Gah! I can't stop designing…


  1. I tried something similar with "Erupt", see: I liked the idea, but found it difficult to cost them so casting the jury-rig cost was attractive without being too swingy. You may have done better than I did, I'm not sure.

    I do like a lot of these! The mechanic can be combined with a lot of different types of creature and enter/leave battlefield effects so there's quite a bit of design space.

    I have a personal expectation, that anything that looks like a "fixed" Lotus Petal, is going to be broken. Admittedly, that may only be true in eternal formats, in standard Glittering Totem may be fine.

    1. The only thing that might make the 2-life Glittering Totem printable is how unlikely you are to get two of them in your opening hand. I suppose it also matters to the format how many cards become too good when you cast them a turn earlier. IDK. Probably busted.

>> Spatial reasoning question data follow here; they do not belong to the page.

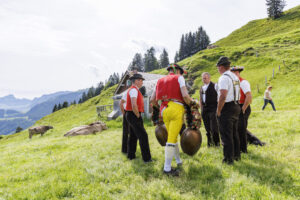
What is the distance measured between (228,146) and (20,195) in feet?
15.4

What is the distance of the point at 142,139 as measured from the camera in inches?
196

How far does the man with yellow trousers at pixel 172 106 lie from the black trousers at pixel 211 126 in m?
2.13

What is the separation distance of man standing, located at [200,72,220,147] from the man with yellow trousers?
2118 millimetres

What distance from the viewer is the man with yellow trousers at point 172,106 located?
13.3 feet

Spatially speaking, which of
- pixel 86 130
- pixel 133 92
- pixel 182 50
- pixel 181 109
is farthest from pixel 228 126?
pixel 182 50

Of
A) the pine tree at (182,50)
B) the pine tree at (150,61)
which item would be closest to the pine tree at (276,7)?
the pine tree at (182,50)

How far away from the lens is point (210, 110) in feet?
19.5

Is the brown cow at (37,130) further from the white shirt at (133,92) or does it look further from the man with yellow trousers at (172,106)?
the man with yellow trousers at (172,106)

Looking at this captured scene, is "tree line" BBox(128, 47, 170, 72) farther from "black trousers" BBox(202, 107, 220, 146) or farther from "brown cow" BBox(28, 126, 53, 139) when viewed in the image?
"black trousers" BBox(202, 107, 220, 146)

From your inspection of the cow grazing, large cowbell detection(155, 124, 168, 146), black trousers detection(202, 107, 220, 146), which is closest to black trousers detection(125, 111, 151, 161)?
large cowbell detection(155, 124, 168, 146)

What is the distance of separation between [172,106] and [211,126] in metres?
2.46

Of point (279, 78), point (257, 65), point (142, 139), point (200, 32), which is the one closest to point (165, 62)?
point (200, 32)

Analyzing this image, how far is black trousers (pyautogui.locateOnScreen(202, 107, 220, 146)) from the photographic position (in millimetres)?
5816

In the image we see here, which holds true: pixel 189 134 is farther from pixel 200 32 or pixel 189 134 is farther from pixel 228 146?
pixel 200 32
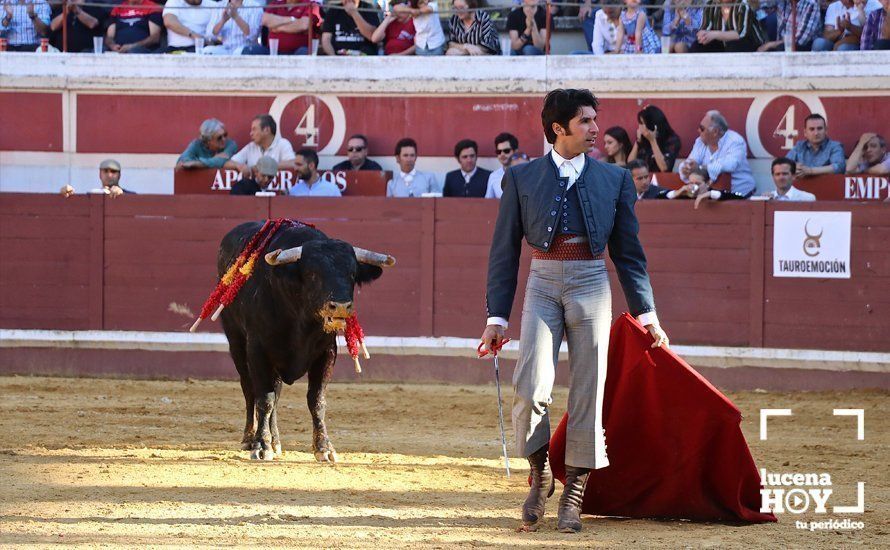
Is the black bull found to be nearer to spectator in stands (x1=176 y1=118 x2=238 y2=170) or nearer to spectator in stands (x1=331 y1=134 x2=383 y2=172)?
spectator in stands (x1=331 y1=134 x2=383 y2=172)

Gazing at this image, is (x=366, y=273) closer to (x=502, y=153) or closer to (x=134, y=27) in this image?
(x=502, y=153)

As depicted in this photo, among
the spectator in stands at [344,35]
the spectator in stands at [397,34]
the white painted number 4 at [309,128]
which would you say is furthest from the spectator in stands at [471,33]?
the white painted number 4 at [309,128]

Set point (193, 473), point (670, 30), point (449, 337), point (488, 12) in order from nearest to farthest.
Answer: point (193, 473) → point (449, 337) → point (670, 30) → point (488, 12)

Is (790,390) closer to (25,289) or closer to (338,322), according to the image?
(338,322)

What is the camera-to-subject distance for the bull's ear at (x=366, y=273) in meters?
6.93

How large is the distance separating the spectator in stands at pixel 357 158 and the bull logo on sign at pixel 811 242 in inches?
138

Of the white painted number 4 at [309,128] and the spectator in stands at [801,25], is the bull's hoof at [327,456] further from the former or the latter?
the spectator in stands at [801,25]

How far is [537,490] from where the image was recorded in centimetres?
511

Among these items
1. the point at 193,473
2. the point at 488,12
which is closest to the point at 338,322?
the point at 193,473

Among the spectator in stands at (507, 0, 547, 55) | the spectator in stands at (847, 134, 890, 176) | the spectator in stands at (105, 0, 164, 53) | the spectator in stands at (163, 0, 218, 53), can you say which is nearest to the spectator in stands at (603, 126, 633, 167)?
the spectator in stands at (507, 0, 547, 55)

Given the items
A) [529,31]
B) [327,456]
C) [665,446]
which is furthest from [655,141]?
[665,446]

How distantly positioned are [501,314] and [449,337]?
5.76 meters

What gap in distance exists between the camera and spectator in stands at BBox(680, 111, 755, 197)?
1050 centimetres

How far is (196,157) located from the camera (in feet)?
38.3
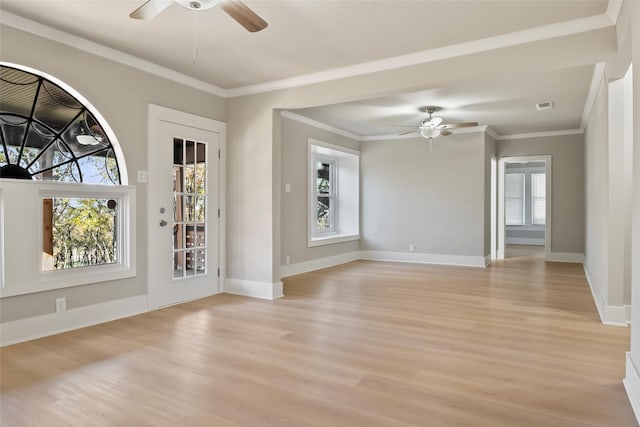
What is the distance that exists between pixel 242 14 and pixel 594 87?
4.40 metres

    2. I'm genuinely not sure. It seems like ONE lotus petal shouldn't make a big difference to a format, especially if it produces colourless. Most of the uses depend on having a critical mass of fast mana and combo pieces, especially ones which allow you to recur the fast mana from a graveyard.

      But on the other hand, wizards seem to have followed the principle of NOT printing any 0-cost mana-producing non-lands of any sort.

      Maybe the problem is, if it's not broken, it tends not to be useful? I'm not sure.

  2. This seems like a fun mechanic. I'm not a big fan of the wellspring and and cleric with the higher jury-rig cost but I might feel differently if the first set in the block had lots of jury-rig and they were in the second set. My favorite ones here are the Imperial Guard and Battlefield Engineer.

  3. Replies
    1. I don't like giving lords to mechanics defined by a downside that remove the downside (see also Lord of the Unreal).

    2. I'd prefer to obviate the downside in another way, such as "Whenever a Jury-Rigger permanent you control dies, draw two cards."

  4. Great mechanic, and largely great designs, except for Desert Drakerunner which has active dis-synergy with its own ability.

    1. It is very believable that Dash could have started out as this mechanic, and been developed to its current state.

  5. The comparison to Dash makes me wonder how difficult this may be to develop. Losing an entire card worth of value means that the Jury-Rig costs will have to be quiet a lot lower to compensate. But will this make extremely fast aggro or combo decks the only beneficiaries of this mechanic?

  6. I like this, but I wonder if it wouldn't just be better to go the Dash route. The drawback of using it only once is nice, and makes it very easy to push - but it means the costs are so aggressive (generally) that it would have a much higher variance in how good it is on a board for its Jury-Rig cost, compared to Dash. In addition, it has far more negative feelings. There's a reason Dash returned to hand rather than sacrificed, I think.

    Still, this is a fascinating mechanic and I think it's very promising.